We shall next show in what ratio the resistance to fracture in prisms and cylinders increases with increasing thickness while [160] the length remains unchanged. Here I say that (Proposition 4): In prisms and cylinders of equal length but of unequal thicknesses, the resistance to fracture increases in the same ratio as the cube of the diameter of the thickness, i.e., of the base.
Let A and B be two cylinders of equal lengths DG, FH; let their bases be unequal, namely, the circles with the diameters CD, EF. Then I say that the resistance to fracture offered by the cylinder B is to that offered by A as the cube of the diameter EF is to the cube of the diameter CD. For if we consider the resistance to fracture by longitudinal pull as dependent upon the bases, i.e., upon the circles EF and CD, no one can doubt that the resistance of the cylinder B is greater than that of A in the same proportion in which the area of the circle EF exceeds that of CD; this is so because it is precisely in this ratio that the number of fibers binding the parts of the solid together in the one cylinder exceeds that in the other cylinder.

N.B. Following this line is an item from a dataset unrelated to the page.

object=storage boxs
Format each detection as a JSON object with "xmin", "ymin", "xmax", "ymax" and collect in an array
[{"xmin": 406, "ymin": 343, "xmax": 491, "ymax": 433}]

But in the case of a force acting transversely, it must be remembered that we are employing two levers in which the forces are applied at distances DG and FH, and the fulcrums are located at the points D and F; and the resistances act at distances that are equal to the radii of the circles CD and EF, since the fibers distributed over these entire cross sections act as if concentrated at the centers. Remembering this and remembering also that the arms, DG and FH, through which the forces G and H act are equal, we can understand that the resistance located at the center of the base EF and acting against the force H is greater than the resistance at the center of the base CD opposing the force G in the ratio of the radius EF to the radius CD. Accordingly, the resistance to fracture offered by the cylinder B is greater than that of the cylinder A in a ratio which is compounded of that of the area of the circles EF and CD and that of their radii, or of their diameters. But the areas of circles are as the squares of their diameters. Therefore, the ratio
of the resistances, being the product of the two preceding ratios, is the same as that of the cubes [161] of the diameters. This is what I set out to prove.
Moreover, since the volume of a cube varies as the third power of its edge, we may say that the resistance of a cylinder whose length remains constant varies as the third power of its diameter. So from the preceding we are also able to derive a Corollary: The resistance of a prism or cylinder of constant length varies as the three-halves power of its volume or weight. This is evident as follows. The volume of a prism or cylinder of constant altitude varies directly as the area of its base, i.e., as the square of a side or diameter of this base. But as just demonstrated, the resistance varies as the cube of this same side or diameter. Hence, the resistance varies as the three-halves power of the volume—and consequently also of the weight—of the solid itself.